Recent distribution of Pupilla loessica include:
- Altai Mountains, Russia
- Northern Mongolia (1670 m a.s.l.)
- Baikal region (to the west of the Baikal Lake, 560 m a.s.l.), Russia
- Tien Shan (3000 m a.s.l.), Kyrgyzstan

== Description ==
The shells of Pupilla loessica are about 3 mm high, thin, cylindrical-ovate and have a rounded conical apex. The approximately 5 strongly curved whorls gradually increase in height and are finely and irregularly ribbed. The short elliptical aperture has no denticles, no palatal callus and is only slightly broadened. The crest is at most indicated by a weak band.

The shells are usually a strong brown colour when fresh. The fine ribs evidence very low, fragile rims which are not always visible in recent shells. On weathered shells the fine ribs are still visible although less pronounced, as on the shells of the Pleistocene Pupilla loessica.

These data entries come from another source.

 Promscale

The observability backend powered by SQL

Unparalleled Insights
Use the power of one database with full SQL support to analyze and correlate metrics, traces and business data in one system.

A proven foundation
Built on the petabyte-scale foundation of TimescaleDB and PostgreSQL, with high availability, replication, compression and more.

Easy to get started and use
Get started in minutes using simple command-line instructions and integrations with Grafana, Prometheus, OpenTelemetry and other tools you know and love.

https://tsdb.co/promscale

The width of the recent shells is 1.6-1.8 mm. The height of the shells of the recent shell is 2.5-3.3 mm.

The species differs from Pupilla muscorum by its smaller size, the strongly rounded and ribbed whorls and the lack of denticles and crest. The species is similar to Pupilla alpicola with similar intraspecific shell shape differences across time suggesting that similar niche shifts have led to similar transformations in parallel.

== Ecology ==
Pupilla loessica occur from woodland to dry steppe. The altitude ranges from 560 m a.s.l. to high altitude habitats around 3000 m a.s.l. This species prefer continental types of habitat with average annual temperatures markedly below 0 °C. The climate ranges from continental to sub-boreal climate. Although it is a frequent loess mollusc, it apparently lived in various glacial habitats.

Pupilla loessica is found in various different habitats in the Saylyugem Mountains. These habitats range from stony steppe via open woodland with Larix sibirica, shrubland, mesophilic meadows to humid high altitude meadows with Carex sp. and Dryas oxyodonta (alpine tundra).

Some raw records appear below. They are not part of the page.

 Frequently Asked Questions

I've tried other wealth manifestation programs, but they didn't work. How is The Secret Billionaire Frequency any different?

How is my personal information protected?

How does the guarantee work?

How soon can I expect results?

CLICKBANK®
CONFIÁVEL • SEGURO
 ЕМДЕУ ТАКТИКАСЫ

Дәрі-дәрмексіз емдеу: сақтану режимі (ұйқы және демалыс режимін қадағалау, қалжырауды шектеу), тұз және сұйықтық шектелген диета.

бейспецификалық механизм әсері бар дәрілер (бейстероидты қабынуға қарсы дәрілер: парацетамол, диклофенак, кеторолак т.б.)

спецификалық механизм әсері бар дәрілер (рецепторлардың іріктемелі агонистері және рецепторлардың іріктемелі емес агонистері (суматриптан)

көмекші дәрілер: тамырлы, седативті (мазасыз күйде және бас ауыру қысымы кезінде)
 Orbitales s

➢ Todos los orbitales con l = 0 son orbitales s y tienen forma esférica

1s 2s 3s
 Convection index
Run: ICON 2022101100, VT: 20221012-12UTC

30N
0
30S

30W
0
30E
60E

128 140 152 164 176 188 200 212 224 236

For example in Saylyugem Mountains Pupilla loessica lives in 2200–2650 m a.s.l. The closest known meteorological station is the Kosh Agach Station: the average annual temperature recorded amounts to –6.7 °C (January –32 °C, July 13 °C) and the annual rainfall amounts to about 110–150 mm on average.

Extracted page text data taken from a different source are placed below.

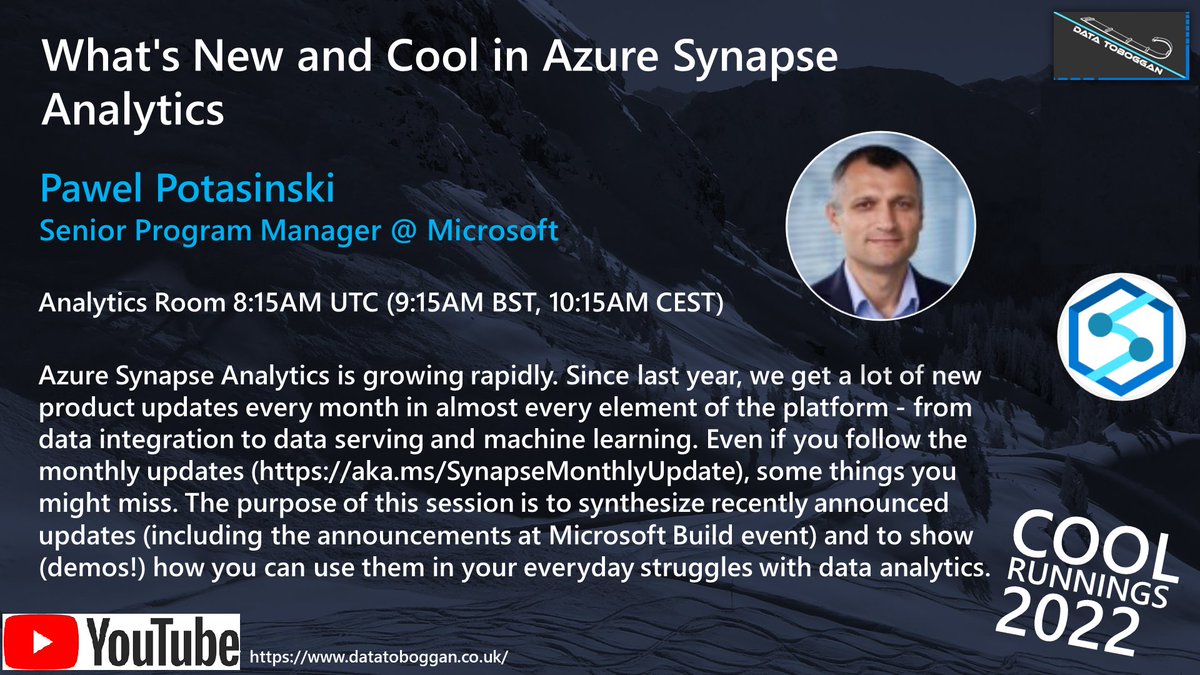 What's New and Cool in Azure Synapse Analytics

DATA TOBOGGAN

Pawel Potasinski
Senior Program Manager @ Microsoft

Analytics Room 8:15AM UTC (9:15AM BST, 10:15AM CEST)

Azure Synapse Analytics is growing rapidly. Since last year, we get a lot of new product updates every month in almost every element of the platform - from data integration to data serving and machine learning. Even if you follow the monthly updates (https://aka.ms/SynapseMonthlyUpdate), some things you might miss. The purpose of this session is to synthesize recently announced updates (including the announcements at Microsoft Build event) and to show (demos!) how you can use them in your everyday struggles with data analytics.

COOL RUNNINGS 2022

YouTube https://www.datatoboggan.co.uk/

This species often accompanies the so-called Pupilla fauna and Columella fauna (according to Ložek 1964). In addition to Pupilla spp., species which like humidity, such as Columella columella or Vertigo genesii, are also often found together with Pupilla loessica. The corresponding accompanying fauna is also adapted to the cold habitats, including e.g. Columella columella, Vertigo genesii, Vallonia tenuilabris, etc. Such malacofauna in recent habitats (especially on the humid alpine meadows) correspond to those of the Pleistocene glacial habitats of the Central European region.